Our approach’s scalability and computational efficiency make it highly suitable for practical applications in educational assessments, where swift and accurate diagnostics are crucial. It provides educators and psychometricians with an effective tool for longitudinally tracking student learning progression without the intensive and subjective Q-matrix specification process.
In summary, the proposed HM-LACDM and the accompanying variational Bayesian inference method represent substantial advances in the field of cognitive diagnostic modeling. They not only facilitate more robust and scalable inference but also significantly enhance interpretability through effective Q-matrix recovery, thereby opening new avenues for targeted instructional intervention and deeper insights into cognitive skill development.
Despite the advantages of our proposed framework, there are important limitations to acknowledge. First, the recovered Q-matrix is identifiable only up to permutation of the attributes, a common issue in latent-class models without additional constraints. In our simulation studies, we address this by aligning the estimated attributes with the ground truth through enumeration of all possible label permutations. This ensures that the reported recovery accuracy and simulation results are not confounded by label switching. For empirical data, when the Q-matrix is not fully available, partial domain knowledge can be used to anchor certain attributes, and ordering constraints can be imposed to break label symmetry. These strategies mitigate the relabeling issue and represent promising directions for extending our framework to empirical applications. Second, unlike a saturated CDM, our specification includes only intercept and main-effect parameters, excluding higher-order interaction terms. We do not impose explicit constraints on these parameters during estimation; instead, we assume that the monotonicity condition holds for the true model, ensuring that the data themselves satisfy this property. In practice, we guide the algorithm toward monotone solutions by initializing intercepts with negative values and main effects with positive values, and by running the algorithm multiple times with different random initializations to select the best-fitting solution. Under this setting, the one-sided test with positive effects used in our post hoc Q-matrix recovery is appropriate, as the parameters of substantive interest are non-negative by construction.

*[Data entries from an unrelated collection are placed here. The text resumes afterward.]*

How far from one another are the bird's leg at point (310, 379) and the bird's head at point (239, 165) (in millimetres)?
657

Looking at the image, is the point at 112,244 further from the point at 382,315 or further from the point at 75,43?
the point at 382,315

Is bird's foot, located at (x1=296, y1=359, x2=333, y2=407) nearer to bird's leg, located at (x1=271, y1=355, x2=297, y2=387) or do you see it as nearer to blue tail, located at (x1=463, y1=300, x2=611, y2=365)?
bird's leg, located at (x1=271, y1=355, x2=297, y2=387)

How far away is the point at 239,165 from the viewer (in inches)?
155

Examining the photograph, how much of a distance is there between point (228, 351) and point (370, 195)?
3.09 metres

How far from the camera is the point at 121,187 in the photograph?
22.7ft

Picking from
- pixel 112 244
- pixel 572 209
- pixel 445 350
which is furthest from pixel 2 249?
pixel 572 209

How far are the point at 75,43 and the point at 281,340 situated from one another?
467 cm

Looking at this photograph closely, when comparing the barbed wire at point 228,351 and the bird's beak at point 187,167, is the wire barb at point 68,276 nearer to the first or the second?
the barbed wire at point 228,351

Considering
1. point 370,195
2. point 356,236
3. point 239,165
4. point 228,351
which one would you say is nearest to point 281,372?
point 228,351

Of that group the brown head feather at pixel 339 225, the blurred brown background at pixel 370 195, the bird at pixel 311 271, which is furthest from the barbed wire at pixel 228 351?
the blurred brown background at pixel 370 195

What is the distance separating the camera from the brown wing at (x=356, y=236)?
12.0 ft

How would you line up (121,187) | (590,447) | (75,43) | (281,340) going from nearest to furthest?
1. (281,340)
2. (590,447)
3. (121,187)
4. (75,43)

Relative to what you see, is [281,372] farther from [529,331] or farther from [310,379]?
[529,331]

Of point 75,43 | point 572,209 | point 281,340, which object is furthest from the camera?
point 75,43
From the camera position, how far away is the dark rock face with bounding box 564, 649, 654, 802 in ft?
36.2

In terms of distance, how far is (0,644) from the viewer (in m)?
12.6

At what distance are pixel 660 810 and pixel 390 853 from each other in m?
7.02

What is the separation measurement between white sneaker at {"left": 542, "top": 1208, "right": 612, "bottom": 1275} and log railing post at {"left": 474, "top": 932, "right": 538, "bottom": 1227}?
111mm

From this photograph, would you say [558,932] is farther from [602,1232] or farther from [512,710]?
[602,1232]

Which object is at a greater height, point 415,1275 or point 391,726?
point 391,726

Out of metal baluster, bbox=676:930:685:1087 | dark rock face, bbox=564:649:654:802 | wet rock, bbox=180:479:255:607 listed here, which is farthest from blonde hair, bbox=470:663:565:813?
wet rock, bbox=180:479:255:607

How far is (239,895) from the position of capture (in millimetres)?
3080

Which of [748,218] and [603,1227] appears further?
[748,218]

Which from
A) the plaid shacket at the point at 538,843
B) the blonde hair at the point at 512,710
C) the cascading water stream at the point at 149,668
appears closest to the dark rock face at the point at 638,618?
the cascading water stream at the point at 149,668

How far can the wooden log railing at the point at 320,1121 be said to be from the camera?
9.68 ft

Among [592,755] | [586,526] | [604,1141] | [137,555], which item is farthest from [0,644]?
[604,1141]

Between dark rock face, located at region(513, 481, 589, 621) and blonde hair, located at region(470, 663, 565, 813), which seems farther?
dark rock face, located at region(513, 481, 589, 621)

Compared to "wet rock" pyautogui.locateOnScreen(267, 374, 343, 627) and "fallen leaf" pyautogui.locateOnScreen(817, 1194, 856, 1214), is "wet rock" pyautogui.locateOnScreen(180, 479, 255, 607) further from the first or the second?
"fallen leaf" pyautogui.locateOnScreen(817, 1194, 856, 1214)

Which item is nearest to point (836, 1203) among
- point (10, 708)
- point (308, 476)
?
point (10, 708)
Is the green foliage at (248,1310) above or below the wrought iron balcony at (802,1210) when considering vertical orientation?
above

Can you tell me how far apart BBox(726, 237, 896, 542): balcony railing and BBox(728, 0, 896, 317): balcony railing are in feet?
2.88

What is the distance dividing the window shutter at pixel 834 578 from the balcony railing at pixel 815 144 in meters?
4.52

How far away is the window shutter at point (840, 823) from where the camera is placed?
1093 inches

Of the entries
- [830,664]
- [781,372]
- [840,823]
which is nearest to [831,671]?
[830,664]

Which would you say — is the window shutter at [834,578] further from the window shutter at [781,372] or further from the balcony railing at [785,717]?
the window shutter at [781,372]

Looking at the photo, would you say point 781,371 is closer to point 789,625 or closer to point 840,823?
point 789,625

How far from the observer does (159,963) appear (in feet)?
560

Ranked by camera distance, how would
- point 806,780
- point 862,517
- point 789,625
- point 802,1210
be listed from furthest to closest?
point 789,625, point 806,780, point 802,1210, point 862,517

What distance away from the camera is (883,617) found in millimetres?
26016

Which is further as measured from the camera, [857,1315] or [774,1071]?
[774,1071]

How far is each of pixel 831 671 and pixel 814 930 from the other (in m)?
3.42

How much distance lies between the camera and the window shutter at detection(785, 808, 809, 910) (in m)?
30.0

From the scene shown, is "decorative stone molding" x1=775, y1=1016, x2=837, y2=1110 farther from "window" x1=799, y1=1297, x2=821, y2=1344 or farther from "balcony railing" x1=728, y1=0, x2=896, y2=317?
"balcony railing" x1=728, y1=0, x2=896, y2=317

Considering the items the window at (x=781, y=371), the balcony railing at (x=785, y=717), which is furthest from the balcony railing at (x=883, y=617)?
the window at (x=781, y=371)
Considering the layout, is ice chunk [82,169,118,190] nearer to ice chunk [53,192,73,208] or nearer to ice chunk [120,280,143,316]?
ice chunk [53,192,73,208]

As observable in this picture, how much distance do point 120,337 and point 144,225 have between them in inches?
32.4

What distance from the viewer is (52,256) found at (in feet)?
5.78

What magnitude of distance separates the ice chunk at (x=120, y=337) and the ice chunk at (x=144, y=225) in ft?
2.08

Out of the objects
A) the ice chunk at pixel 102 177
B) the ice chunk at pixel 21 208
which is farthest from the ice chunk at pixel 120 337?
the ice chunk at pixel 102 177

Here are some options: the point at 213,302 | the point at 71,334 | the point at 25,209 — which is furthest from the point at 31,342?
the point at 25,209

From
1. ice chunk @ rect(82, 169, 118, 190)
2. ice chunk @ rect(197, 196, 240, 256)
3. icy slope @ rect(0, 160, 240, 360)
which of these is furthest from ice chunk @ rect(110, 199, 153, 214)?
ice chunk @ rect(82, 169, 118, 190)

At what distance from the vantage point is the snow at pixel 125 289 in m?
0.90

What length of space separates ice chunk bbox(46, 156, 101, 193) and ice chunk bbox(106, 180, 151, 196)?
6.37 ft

Future research could extend the framework in several directions: incorporating interaction terms to approximate saturated CDMs, relaxing the monotonicity assumption, or integrating informative priors to further improve identifiability. Importantly, while our simulation studies demonstrate robustness and scalability, applying the method to large-scale empirical assessment data remains a critical next step. Such real-data validation would allow us to evaluate the practical utility of the HM-LACDM in capturing nuanced learning dynamics and further establish its value in operational testing contexts.